## Task instructions
a) Quote the forum thread about standing while riding a tandem from "BTW, in our" to "we're much faster.".
b) Answer these questions using the forum thread about standing while riding a tandem:
(i) What crank setting does the thread's opening line say makes standing on a tandem easier?
(ii) What tandem do rdtompki and his wife have?
(iii) To whom does Starliner give control over standing and sitting together?
c) Continue the forum thread about standing while riding a tandem from where it stops.

Standing on a tandem is easer if you have your cranks 90Deg. out of phase.


----------



## rdtompki (Nov 28, 2008)

George (1956) (and with apologies for this highjack) - I'll try the 90 deg out of phase for standing. My wife and I are new to tandeming and working on standing. We have a daVinci so we can be in any phase we want and sometimes in a phase we don't want.

BTW, in our limited experience Tandems are clearly faster than singles. I'm stronger than my wife and our tandem is already faster than I am on a single and we're not even experienced. Once we get stronger on the hills there will be no comparison because on anything less than a +2% grade to say nothing of downhills we're much faster.


----------



## Starliner (Mar 7, 2002)

I'm a relative newbie to tandeming so feel free to disagree, but to me standing is all about syncronization between cap'n and stok'r. My stoker and I are getting pretty good at it with standard cranks. I found that we work best when I give her the control over our standing together, as well as when we sit. This is because she can see me, and I cannot see her. Since she can see me, she knows at about the time I will stand (or sit), and therefore is better positioned to match my body movement than I am hers. I still will tell her when I want to stand, and she then initiates our pedal stroke countdown to standing.

## Excerpted data
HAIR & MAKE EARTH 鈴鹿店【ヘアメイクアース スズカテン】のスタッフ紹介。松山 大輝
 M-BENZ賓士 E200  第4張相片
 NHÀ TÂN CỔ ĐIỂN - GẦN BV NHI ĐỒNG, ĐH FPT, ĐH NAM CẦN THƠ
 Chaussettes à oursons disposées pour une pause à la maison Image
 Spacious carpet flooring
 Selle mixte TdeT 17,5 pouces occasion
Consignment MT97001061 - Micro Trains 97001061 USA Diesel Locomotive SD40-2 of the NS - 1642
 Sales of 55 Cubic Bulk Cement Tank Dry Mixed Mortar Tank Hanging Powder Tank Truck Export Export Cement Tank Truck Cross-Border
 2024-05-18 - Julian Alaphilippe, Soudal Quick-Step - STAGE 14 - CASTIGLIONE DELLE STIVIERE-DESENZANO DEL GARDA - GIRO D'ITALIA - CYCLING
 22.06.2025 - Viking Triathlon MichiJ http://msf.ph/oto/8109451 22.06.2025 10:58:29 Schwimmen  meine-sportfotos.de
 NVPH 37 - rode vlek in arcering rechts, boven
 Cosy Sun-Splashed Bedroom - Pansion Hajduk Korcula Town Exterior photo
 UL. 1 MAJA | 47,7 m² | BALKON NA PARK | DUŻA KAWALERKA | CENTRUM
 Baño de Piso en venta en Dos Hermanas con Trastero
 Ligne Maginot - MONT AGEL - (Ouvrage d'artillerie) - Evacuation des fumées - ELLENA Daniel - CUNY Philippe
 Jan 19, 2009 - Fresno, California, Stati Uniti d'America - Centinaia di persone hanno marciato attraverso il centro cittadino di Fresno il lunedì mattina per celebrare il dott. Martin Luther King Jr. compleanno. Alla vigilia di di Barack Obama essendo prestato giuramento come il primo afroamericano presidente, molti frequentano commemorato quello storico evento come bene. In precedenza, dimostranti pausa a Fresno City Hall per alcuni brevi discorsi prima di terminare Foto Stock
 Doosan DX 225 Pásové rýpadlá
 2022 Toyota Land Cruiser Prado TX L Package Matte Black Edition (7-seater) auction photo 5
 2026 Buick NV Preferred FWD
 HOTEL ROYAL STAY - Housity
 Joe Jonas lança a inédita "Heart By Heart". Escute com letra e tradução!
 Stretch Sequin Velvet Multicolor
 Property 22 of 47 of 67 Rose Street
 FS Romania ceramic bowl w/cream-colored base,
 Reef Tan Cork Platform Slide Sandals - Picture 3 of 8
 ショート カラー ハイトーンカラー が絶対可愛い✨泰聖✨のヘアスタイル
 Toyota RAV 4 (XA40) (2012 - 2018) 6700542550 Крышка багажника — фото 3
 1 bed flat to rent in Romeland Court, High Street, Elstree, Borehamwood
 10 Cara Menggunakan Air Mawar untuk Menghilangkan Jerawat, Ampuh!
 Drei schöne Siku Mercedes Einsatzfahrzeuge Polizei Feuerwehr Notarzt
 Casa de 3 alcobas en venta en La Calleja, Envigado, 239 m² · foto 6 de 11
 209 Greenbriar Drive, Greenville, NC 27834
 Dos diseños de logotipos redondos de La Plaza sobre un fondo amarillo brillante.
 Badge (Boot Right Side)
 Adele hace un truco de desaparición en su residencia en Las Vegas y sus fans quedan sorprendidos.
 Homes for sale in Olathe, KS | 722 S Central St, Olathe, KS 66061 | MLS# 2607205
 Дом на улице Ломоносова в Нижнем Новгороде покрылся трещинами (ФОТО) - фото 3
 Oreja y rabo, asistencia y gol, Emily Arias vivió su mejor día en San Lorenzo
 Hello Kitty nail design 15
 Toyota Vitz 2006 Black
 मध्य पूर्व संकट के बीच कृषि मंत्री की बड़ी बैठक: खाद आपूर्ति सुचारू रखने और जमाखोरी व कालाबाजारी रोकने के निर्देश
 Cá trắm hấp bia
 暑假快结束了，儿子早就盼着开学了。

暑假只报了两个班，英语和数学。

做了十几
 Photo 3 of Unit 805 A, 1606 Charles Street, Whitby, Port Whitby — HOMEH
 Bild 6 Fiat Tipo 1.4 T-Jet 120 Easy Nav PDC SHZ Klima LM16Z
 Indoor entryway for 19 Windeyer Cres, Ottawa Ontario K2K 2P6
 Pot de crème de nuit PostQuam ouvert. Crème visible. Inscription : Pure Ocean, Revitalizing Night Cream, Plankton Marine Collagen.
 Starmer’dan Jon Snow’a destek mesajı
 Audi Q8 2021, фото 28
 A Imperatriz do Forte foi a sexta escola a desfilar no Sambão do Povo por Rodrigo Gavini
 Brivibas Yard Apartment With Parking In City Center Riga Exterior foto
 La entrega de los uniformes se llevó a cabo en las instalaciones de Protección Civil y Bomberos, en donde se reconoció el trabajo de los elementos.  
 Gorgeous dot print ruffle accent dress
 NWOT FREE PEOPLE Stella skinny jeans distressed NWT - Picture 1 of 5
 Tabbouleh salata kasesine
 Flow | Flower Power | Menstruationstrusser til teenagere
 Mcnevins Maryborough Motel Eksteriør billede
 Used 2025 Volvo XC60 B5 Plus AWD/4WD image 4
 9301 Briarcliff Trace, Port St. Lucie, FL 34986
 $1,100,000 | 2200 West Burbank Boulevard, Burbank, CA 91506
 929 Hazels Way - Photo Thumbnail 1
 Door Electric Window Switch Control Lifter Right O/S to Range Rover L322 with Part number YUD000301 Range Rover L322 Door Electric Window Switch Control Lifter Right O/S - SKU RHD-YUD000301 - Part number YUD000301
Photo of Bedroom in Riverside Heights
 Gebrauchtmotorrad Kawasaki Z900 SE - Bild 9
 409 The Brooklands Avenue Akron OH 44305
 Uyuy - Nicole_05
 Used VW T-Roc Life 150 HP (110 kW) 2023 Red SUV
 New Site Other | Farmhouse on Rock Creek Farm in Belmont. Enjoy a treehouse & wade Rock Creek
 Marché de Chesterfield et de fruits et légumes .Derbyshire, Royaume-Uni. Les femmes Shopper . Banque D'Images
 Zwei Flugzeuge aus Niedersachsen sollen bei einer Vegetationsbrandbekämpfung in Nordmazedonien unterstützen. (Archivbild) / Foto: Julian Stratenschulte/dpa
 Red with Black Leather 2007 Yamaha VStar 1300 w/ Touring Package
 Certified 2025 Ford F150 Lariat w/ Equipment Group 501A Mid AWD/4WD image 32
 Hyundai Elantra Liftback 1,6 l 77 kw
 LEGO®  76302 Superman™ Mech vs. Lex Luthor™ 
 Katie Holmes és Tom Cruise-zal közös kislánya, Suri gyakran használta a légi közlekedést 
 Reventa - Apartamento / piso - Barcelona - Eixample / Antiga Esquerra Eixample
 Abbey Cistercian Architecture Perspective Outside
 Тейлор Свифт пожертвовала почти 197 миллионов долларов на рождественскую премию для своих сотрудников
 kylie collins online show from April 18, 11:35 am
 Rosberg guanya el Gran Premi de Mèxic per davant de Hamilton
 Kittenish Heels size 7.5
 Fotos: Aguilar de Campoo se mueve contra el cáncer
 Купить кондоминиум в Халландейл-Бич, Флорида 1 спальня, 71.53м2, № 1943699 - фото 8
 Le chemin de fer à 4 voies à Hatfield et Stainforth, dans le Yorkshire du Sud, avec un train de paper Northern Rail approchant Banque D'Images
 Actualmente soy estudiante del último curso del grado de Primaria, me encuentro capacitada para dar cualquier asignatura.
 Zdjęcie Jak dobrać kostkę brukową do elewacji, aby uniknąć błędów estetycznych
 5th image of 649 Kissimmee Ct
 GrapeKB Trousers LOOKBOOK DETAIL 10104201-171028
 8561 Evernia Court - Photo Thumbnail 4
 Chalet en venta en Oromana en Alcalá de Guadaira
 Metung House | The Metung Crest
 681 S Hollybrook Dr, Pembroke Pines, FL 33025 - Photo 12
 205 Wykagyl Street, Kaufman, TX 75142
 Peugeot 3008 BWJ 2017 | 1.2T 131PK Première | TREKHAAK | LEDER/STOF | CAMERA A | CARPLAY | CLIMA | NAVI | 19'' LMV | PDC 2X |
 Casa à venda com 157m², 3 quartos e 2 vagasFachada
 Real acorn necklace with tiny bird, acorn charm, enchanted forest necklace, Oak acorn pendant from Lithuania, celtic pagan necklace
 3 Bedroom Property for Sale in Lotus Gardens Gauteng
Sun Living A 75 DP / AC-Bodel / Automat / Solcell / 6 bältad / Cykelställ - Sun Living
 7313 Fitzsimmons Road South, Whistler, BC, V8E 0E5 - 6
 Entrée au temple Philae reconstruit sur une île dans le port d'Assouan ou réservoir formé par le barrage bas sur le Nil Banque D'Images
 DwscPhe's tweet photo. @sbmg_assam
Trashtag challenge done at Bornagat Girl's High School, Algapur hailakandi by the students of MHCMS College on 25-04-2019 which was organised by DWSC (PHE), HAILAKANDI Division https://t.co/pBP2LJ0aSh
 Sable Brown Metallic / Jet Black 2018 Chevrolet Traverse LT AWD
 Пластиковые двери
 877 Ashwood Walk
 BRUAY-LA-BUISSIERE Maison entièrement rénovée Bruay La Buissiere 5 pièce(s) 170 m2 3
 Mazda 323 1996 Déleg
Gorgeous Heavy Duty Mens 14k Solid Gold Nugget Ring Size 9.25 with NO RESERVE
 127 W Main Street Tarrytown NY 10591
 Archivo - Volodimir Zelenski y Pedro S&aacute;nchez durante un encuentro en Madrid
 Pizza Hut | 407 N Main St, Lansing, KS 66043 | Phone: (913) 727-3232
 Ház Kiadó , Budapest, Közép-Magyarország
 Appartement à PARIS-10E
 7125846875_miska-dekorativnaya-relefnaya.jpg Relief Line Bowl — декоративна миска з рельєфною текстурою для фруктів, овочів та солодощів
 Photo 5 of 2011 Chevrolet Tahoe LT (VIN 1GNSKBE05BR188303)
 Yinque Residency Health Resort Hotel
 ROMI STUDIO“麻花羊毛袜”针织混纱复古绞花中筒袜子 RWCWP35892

## Expected responses
a)
BTW, in our limited experience Tandems are clearly faster than singles. I'm stronger than my wife and our tandem is already faster than I am on a single and we're not even experienced. Once we get stronger on the hills there will be no comparison because on anything less than a +2% grade to say nothing of downhills we're much faster.

b)
(i) Cranks set 90 degrees out of phase.
(ii) A daVinci.
(iii) The stoker.

c)
IMO it's good to give a stoker some control once in a while on the ride. Off the bike, well.....


----------



## bsdc (Feb 15, 2002)

My girlfriend isn't so coordinated and athletic. We've tried standing and pedaling but she doesn't like it. So, on occasion, we alternatingly stand while we coast. We also like to get off the bike for a minute or two ever 10 miles or so. It really took me a while to get over the idea that I had to blow through the miles like it was a race. Tandeming with my girlfriend has taught me to sit back and enjoy the ride.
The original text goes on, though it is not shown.